Short text fragments from websites —
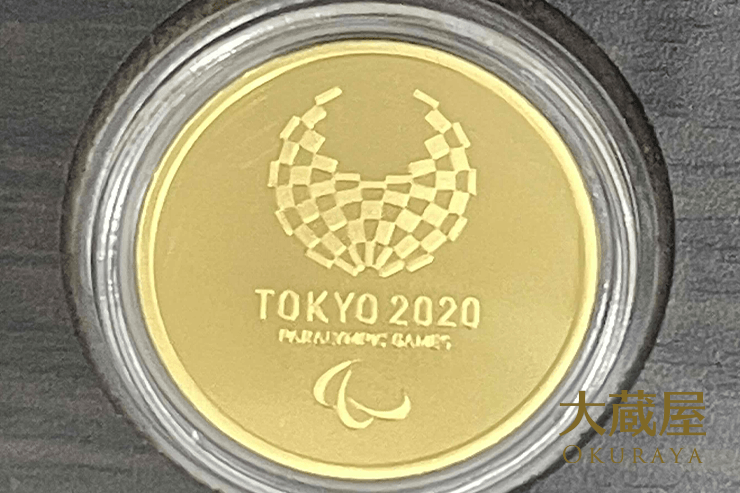 東京 オリンピック 2020 純金 純銀 メダリオン セットを買取しました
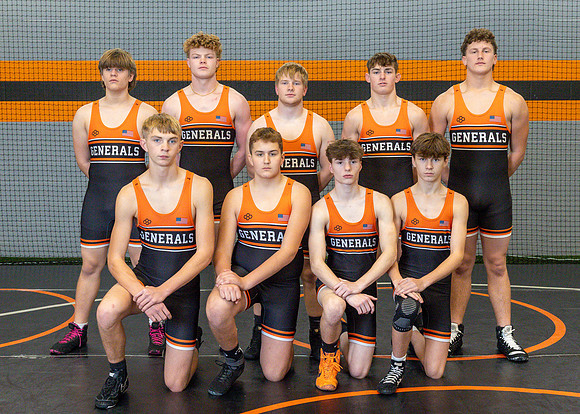 WRESTLING - Returning Lettermen
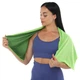 Комплект спортивних рушників охолоджуючих COOLING TOWEL 4Monster B-ECT 4 шт. Зелений - зображення 12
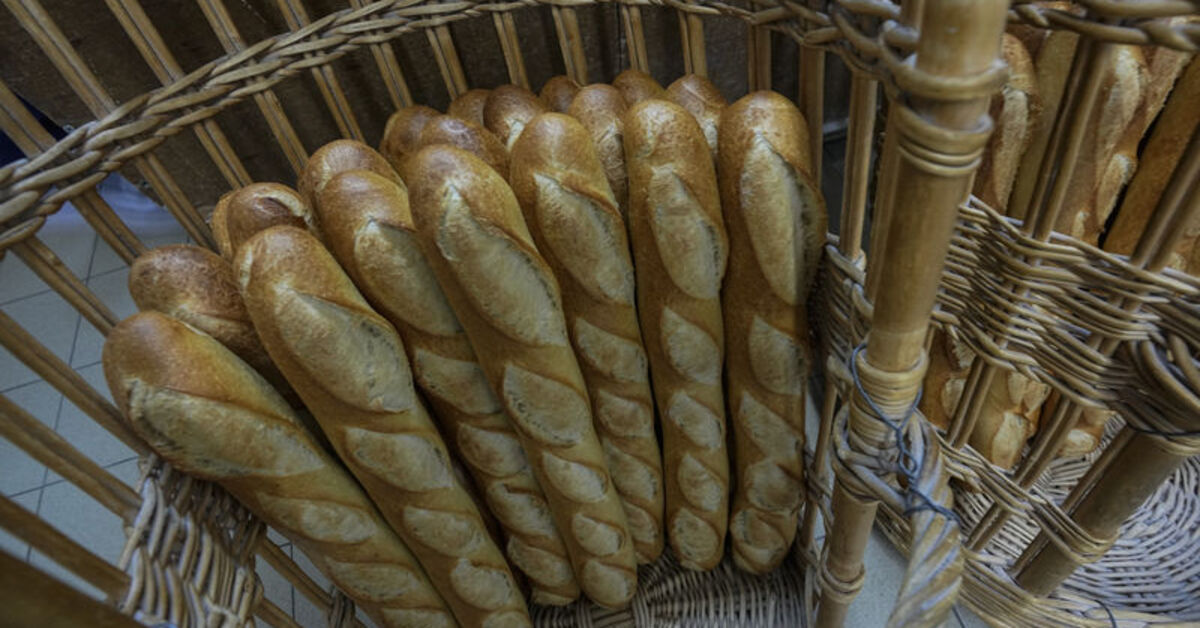Fransa’da dünyanın en uzun baget ekmeği üstün derecesi egale edildi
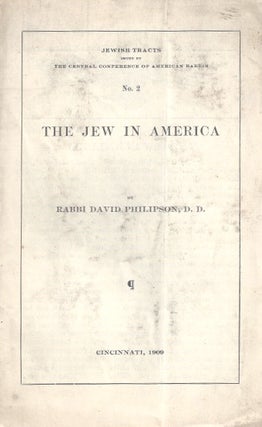 Item 9521. THE JEW IN AMERICA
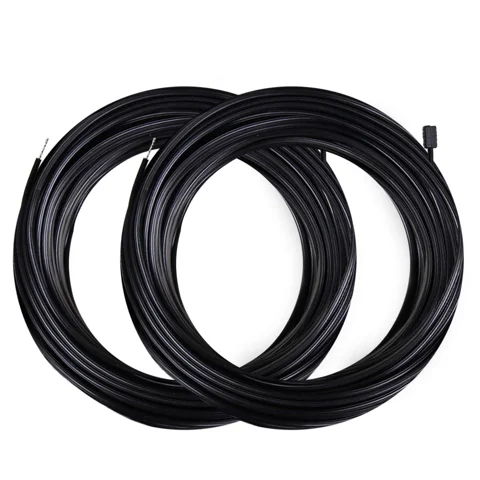 Low Voltage Landscape Wire 2 Pack 18/2 75FT Outdoor Lighting Wire 18AWG for Low Voltage
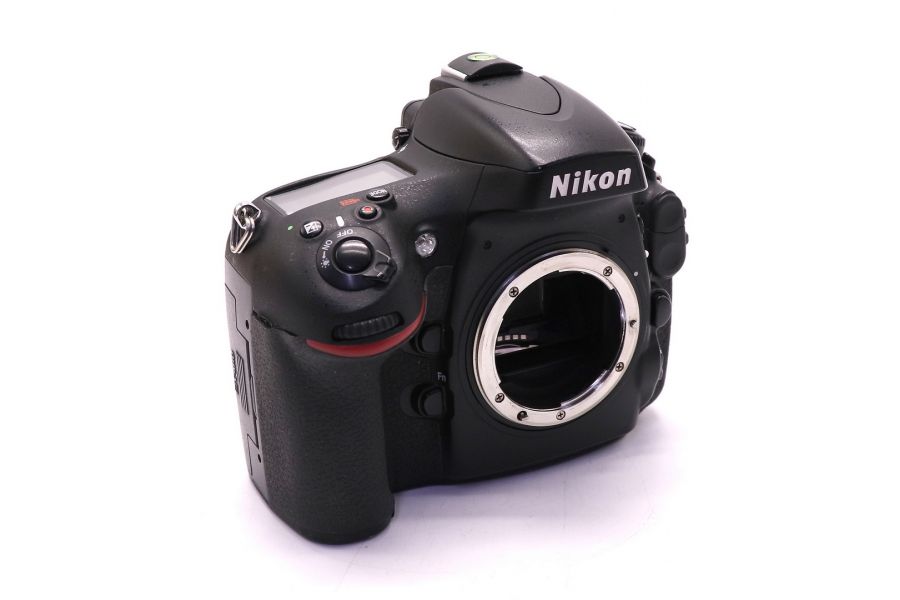 Nikon D800 body в упаковке (пробег 126995 кадров)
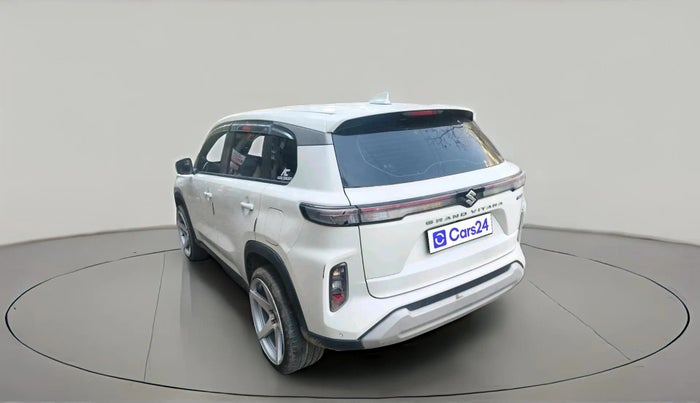 2025 Maruti Grand Vitara DELTA SMART HYBRID, Petrol, Manual, 26,715 km, exterior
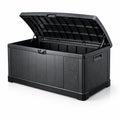 Coffre de rangement de jardin en polypropylène noir - 2026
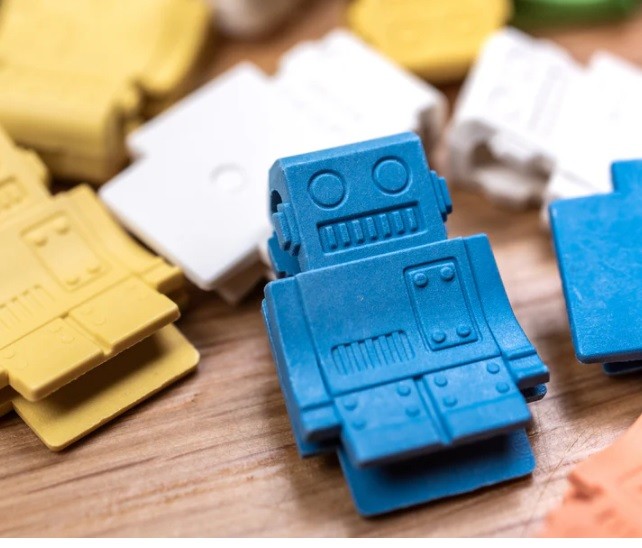 Midori Tasarım Phil P-51 Klips - Robot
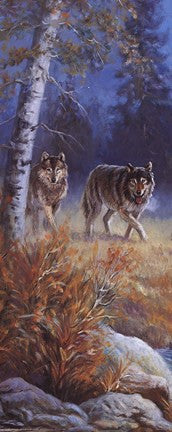 Moonlit Wolves For Sale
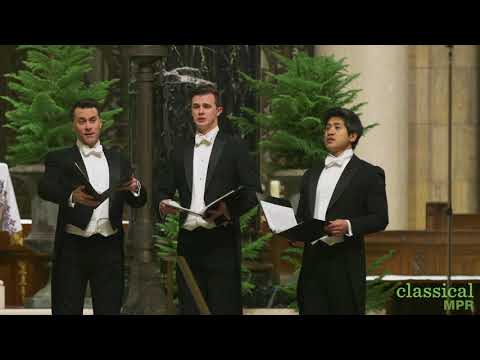 Chanticleer performs Biebl's 'Ave Maria' at the Cathedral of St. Paul
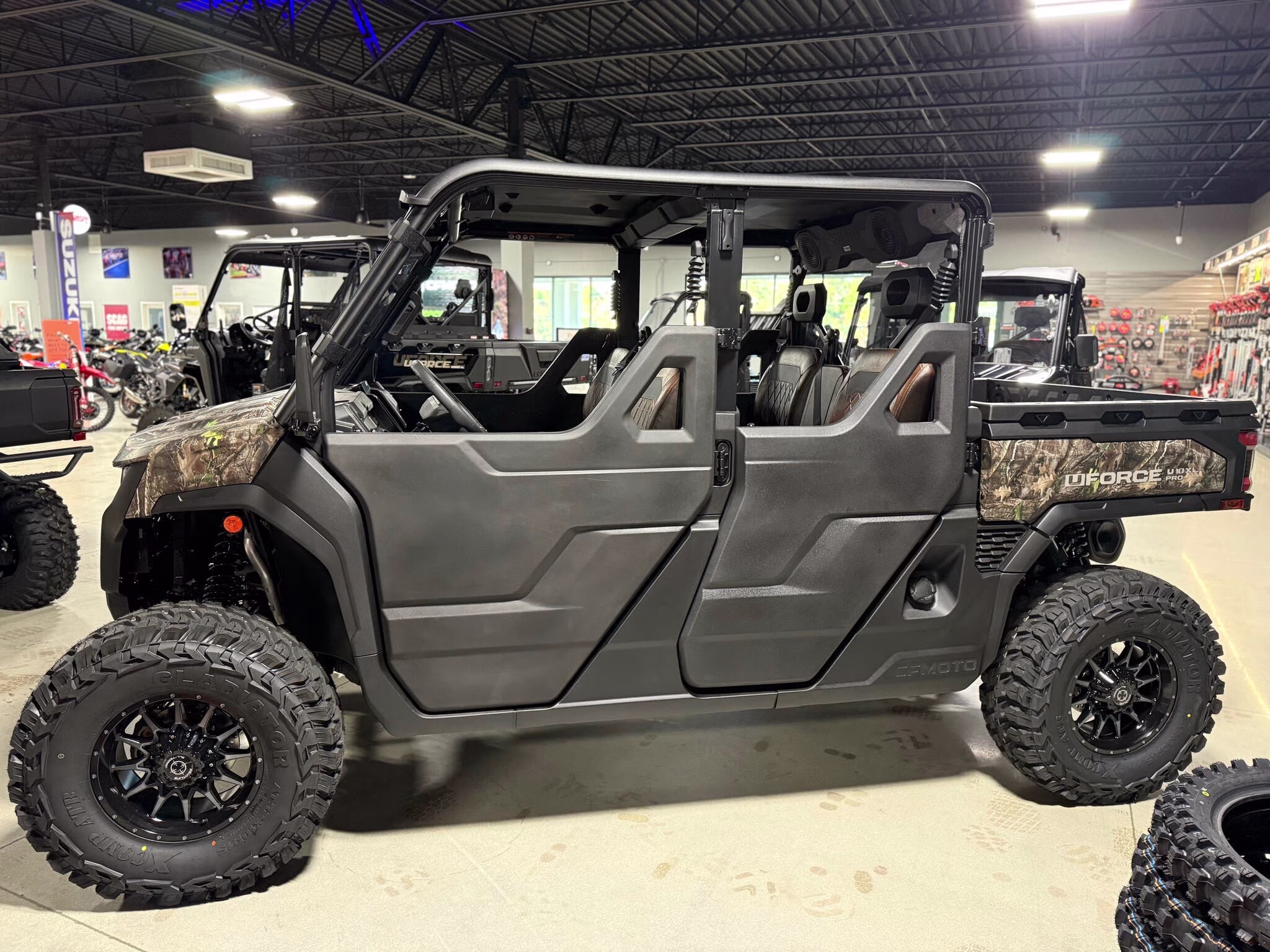 2026 CFMOTO UFORCE U10 XL Pro Camo UTV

AIM OF THE EXERCISE — Please copy every entry exactly, without the pictures.

RESPONSE TO THIS EXERCISE —
 東京 オリンピック 2020 純金 純銀 メダリオン セットを買取しました
 WRESTLING - Returning Lettermen
 Комплект спортивних рушників охолоджуючих COOLING TOWEL 4Monster B-ECT 4 шт. Зелений - зображення 12
Fransa’da dünyanın en uzun baget ekmeği üstün derecesi egale edildi
 Item 9521. THE JEW IN AMERICA
 Low Voltage Landscape Wire 2 Pack 18/2 75FT Outdoor Lighting Wire 18AWG for Low Voltage
 Nikon D800 body в упаковке (пробег 126995 кадров)
 2025 Maruti Grand Vitara DELTA SMART HYBRID, Petrol, Manual, 26,715 km, exterior
 Coffre de rangement de jardin en polypropylène noir - 2026
 Midori Tasarım Phil P-51 Klips - Robot
 Moonlit Wolves For Sale
 Chanticleer performs Biebl's 'Ave Maria' at the Cathedral of St. Paul
 2026 CFMOTO UFORCE U10 XL Pro Camo UTV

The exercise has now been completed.